Regularity in Language Mappings
July 25th, 2008 | Filed under Language Mappings | 3 commentsThe Slice language mappings are very natural. And they are very regular. What I mean by that is, if you know one language mapping, you know what to expect for another language mapping.
Does that mean things are always identical? No. There are necessary differences imposed by the target language. For example, for a Slice interface Foo, in C++ you use FooPrx::checkedCast, and in Java and C# you have to use FooPrxHelper.checkedCast. There are also cases where we take advantage of a language-specific feature, such as C# delegates in the new AMI Silverlight mapping. These differences make a mapping more convenient to use, but less regular.
Our general rule is to strive to keep mappings as similar as possible without sacrificing convenience if a language feature would produce a more natural mapping.
Regularity aids in learning and comprehension. As modern-day programmers, we are expected to be multi-lingual. Anything Ice can do to aid comprehension is much appreciated! Unfortunately, the same cannot be said for the Google Protocol Buffers mappings.
The first thing you will notice when using PB is that the generated type name is different in each target language. This is not the case with any of the Slice language mappings, where the target language type name, by default, always matches the Slice type name.
// Slice
module Demo
{
class Hello
{
int id;
};
}
The generated code for this example always produces a set of types in the Demo namespace. For example, in C++, the types Demo::Hello and Demo::HelloPrx are emitted. With PB, the situation is different.
// Person.proto
package tutorial;
option java_outer_classname = "PersonPB";
message Person
{
required int32 id = 1;
}
As with the Slice language mappings, the C++ type generated by protoc is tutorial::Person. However, for Java, the type is tutorial.PersonPB.Person, and for Python, it is Person_pb2.Person.
Unlike the Slice-to-Java mapping, where the translator creates a package containing separate classes, the PB-to-Java mapping produces a single file that contains all definitions for a proto file. I don’t think a single file containing nested classes was a very good choice. For the application programmer, this causes rather lengthy and obfuscated class names.
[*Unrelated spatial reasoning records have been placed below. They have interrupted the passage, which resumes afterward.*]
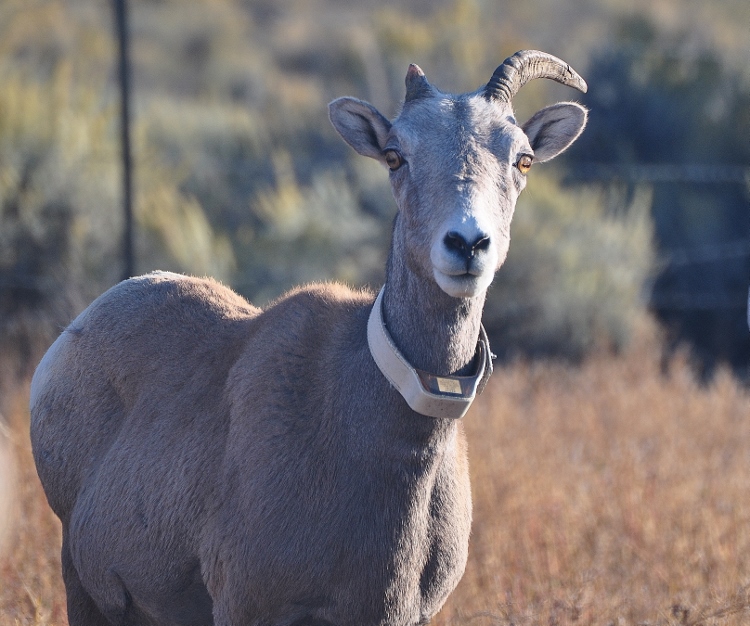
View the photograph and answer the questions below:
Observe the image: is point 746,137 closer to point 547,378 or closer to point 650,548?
point 547,378

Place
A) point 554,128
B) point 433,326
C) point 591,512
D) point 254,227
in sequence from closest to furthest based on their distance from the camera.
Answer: point 433,326
point 554,128
point 591,512
point 254,227

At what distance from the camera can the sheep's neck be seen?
3598 mm

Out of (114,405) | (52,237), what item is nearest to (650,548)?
(114,405)

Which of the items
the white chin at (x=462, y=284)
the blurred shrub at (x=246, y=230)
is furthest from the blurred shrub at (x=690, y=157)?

It also forces the addition of the option java_outer_classname construct. Why? By default the class file that is emitted by the protoc compiler has the same name as the proto file. In the example above, a single file tutorial/Person.Java would be generated. However, this file wouldn’t compile since Java does not allow a nested class to have the same name as an outer class. Therefore, by necessity the PB developers added the java_outer_classname option to force the protoc compiler to produce a different file name.
The Slice-to-Python mapping, again, produces a package containing all of the necessary classes. The PB-to-Python mapping produces a single file. For example, Person.proto emits a single file Person_pb2.py. The package specified by the protocol definition has no effect on the generated package name. Personally, I find this very unexpected, and not at all desirable. For example, consider a change to the name of the protocol file. Now, at the very least, all of the import statements in your code must change. Far from ideal!
With the Slice language mappings, identifiers and methods contained within an interface, class or struct are always the same. For the example above, a class Hello is emitted containing the member variable id. If you know one Slice mapping, you know them all.
For the PB language mappings, the identifiers emitted by the various mappings are, surprisingly, different for each language. In C++, the variable id maps to the member functions Person::has_id, Person::get_id, and so on. In Java, the methods are named Person.hasId and Person.getId, and in Python the mapping uses Person.id and Person.HasField(”id”). Each of these is different, and worse, for no obvious reason. Once again, knowledge of one mapping does not impart knowledge of any other.
When it comes to creating instances of the various classes, the situation is, again, different in each language. For C++ and Python, you create an instance of the class and populate the members, but Java has a totally different mechanism. The Java mapping uses a factory pattern (called a Builder), where you construct a Builder and then use it to create an immutable message instance. For example:
tutorial.PersonPB.Person p = tutorial.PersonPB.Person.newBuilder().
setId(1).build();
I’m not saying that the builders are bad—they are not. Because of builders, it is impossible to create an un-initialized message instance, which is a good thing. However, why the different paradigms? What is good in Java would also be good in C++ and Python.
As you can see, the Slice language mappings are regular, and as close to each other as possible. This wasn’t an accident. We are all very aware, as daily users of our own product, that this is important. It is a pity that the PB mappings don’t take the same approach.